Data:
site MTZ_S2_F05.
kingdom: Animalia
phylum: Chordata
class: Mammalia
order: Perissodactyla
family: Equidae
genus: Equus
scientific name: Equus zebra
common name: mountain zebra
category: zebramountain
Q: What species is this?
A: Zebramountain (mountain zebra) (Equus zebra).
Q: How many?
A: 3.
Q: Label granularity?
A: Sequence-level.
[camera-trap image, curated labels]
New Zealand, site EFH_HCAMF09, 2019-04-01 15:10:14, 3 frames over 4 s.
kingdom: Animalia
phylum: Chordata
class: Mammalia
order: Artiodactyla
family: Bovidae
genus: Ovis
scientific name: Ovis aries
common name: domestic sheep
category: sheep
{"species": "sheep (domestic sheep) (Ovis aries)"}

* * *

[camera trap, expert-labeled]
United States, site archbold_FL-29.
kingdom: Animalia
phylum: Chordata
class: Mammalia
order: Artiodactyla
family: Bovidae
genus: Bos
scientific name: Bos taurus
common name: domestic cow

Activity:
Count the lines in the preceding entries that contain the string "camera", and state only the resulting number.

Solution to this task:
2